Several difficulties came up as Ella and Frank were making plans for the wedding after their arrival in Shanghai. They originally planned to have Arthur Mathews and his wife, Wilda, for their attendants, but then were told the Mathews would most likely be on their way to Kansu by that time, and were advised to make other arrangements. After one or two other unsuccessful attempts, they decided their attendants had better be folk on the staff who would be sure to be on hand! Mr F.W.M. (Bill) Taylor agreed to be best man - he is from New Zealand - and I was asked to be bridesmaid - because I had a bridesmaid frock from a Shanghai missionary wedding in which I took part six years ago!

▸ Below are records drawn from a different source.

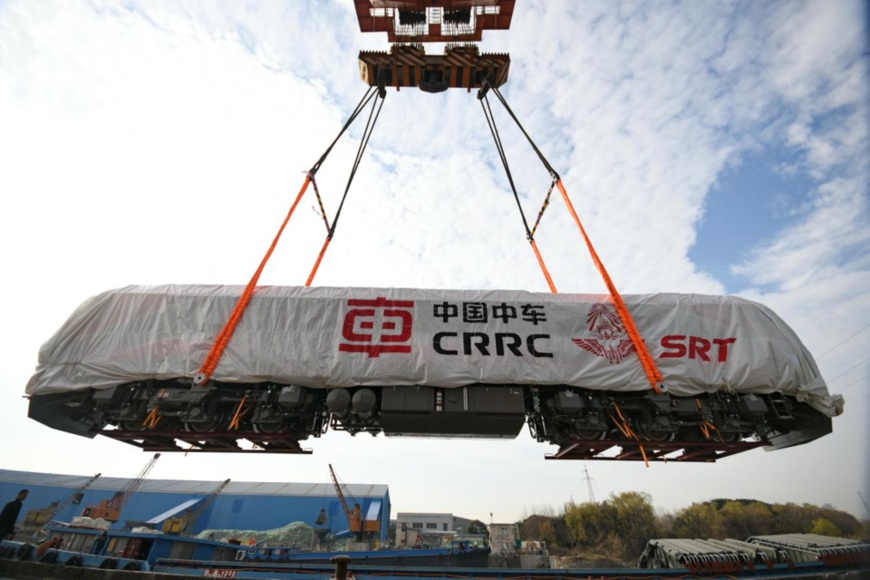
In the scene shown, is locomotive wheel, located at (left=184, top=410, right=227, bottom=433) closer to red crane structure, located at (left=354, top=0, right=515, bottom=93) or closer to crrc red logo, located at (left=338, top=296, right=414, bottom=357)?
crrc red logo, located at (left=338, top=296, right=414, bottom=357)

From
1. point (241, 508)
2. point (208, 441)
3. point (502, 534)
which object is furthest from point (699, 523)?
point (208, 441)

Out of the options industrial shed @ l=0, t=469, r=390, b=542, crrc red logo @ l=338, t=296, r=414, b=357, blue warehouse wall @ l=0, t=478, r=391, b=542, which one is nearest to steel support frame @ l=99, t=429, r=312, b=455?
crrc red logo @ l=338, t=296, r=414, b=357

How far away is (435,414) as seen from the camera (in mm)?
5902

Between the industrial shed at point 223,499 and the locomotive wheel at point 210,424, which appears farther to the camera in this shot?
the industrial shed at point 223,499

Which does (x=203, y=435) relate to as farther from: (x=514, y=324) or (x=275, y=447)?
(x=514, y=324)

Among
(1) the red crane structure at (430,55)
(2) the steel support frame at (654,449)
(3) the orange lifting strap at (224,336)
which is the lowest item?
(2) the steel support frame at (654,449)

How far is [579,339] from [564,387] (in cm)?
85

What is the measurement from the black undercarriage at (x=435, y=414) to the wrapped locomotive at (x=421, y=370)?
0.08 ft

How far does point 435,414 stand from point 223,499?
126 ft

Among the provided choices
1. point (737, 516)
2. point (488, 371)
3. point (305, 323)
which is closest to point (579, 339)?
point (488, 371)

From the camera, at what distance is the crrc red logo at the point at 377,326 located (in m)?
6.05

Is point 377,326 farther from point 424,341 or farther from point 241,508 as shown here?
point 241,508

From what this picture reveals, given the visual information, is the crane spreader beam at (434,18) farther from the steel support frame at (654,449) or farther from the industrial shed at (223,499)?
the industrial shed at (223,499)

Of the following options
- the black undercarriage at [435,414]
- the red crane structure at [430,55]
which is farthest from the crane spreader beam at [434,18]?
the black undercarriage at [435,414]
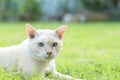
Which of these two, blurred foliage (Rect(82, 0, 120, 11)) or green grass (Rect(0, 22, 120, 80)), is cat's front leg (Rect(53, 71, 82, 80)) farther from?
blurred foliage (Rect(82, 0, 120, 11))

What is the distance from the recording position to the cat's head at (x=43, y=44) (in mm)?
4223

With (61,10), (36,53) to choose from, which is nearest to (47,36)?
(36,53)

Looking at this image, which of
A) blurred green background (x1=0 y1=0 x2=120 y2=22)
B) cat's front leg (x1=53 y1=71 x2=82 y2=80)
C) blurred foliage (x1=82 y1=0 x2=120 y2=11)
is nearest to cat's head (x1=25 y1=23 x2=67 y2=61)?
cat's front leg (x1=53 y1=71 x2=82 y2=80)

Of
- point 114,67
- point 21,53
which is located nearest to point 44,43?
point 21,53

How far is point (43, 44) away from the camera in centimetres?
427

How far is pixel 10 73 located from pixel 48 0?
10.8 m

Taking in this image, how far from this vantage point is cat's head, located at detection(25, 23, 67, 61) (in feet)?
13.9

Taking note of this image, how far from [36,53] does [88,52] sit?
3.37 metres

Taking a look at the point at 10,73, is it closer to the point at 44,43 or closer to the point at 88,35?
A: the point at 44,43

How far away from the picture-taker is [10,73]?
4.39 metres

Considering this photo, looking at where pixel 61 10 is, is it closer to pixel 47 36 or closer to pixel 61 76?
pixel 61 76

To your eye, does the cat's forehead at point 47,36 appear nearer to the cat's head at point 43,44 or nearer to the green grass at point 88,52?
the cat's head at point 43,44

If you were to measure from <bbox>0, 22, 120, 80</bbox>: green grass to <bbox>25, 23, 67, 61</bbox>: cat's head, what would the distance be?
33 cm

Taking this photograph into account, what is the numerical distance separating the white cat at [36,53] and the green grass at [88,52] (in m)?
0.21
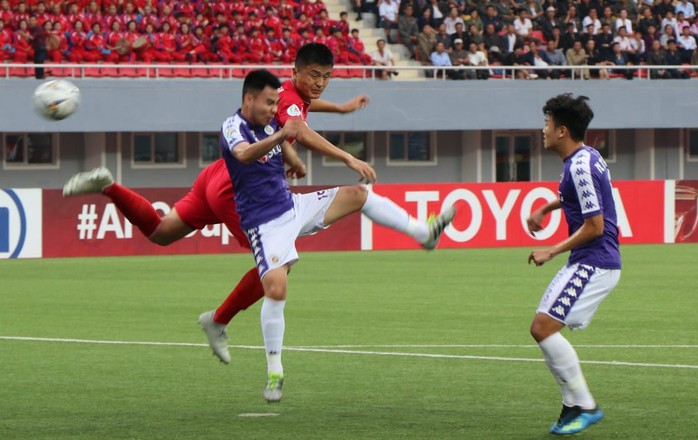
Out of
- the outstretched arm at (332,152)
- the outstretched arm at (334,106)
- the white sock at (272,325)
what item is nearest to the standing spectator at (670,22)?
the outstretched arm at (334,106)

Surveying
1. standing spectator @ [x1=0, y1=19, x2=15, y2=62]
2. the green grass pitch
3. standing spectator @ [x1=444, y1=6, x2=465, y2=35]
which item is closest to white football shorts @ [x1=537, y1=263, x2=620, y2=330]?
the green grass pitch

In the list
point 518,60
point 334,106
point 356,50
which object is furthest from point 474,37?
point 334,106

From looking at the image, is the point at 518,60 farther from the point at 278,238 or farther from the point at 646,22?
the point at 278,238

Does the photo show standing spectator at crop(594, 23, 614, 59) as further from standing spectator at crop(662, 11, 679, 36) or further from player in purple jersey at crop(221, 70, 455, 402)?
player in purple jersey at crop(221, 70, 455, 402)

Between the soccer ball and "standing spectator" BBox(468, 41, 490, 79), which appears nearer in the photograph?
the soccer ball

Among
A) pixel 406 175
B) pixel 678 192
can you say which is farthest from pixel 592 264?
pixel 406 175

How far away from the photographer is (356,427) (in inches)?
345

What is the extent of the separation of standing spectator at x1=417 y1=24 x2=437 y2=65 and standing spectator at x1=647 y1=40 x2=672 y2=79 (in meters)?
6.53

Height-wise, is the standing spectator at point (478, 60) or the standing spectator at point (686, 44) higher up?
the standing spectator at point (686, 44)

There were various and sundry trips to the Consul. Ella and Frank would have preferred to be married in our Prayer Hall here on the compound, but because of Consular regulations, that didn't seem practical, so it was finally decided to have the ceremony in the Cathedral at 11 a.m. today. Then followed meetings with the Housekeeper, a lovely lady by the name of Miss Soderstrom, from England, and Mrs. Thompson, wife of the Northern Regional Director, and Mrs. Houghton, wife of the General Director. Together they worked out plans for the reception. It could have been arranged to have a small party in one of the flats, occupied by married couples on the Shanghai staff, but then there would have been the difficulty of whom to invite and whom to leave out, so it was finally agreed to make it a Compound affair, with sit-down lunch, in the dining room at about the usual dinner hour, and coffee and cake in the sitting room immediately after.
Ella and Frank and I had other discussions, and trips to flower stores and photographers and caterers. It was a busy time, but really everything worked together very well. Yesterday morning, we had a rehearsal in the Cathedral - a lovely setting for a wedding, with a long aisle down the centre. The Church of England service is really beautiful, and I am sure must make one feel thoroughly married. Tuesday evening we tried to make sure that no details had been forgotten, and after a walk around the garden with Frank, Ella retired early. It was arranged for her to have a room to herself for this last night, which I think she must have appreciated, for she was really tired.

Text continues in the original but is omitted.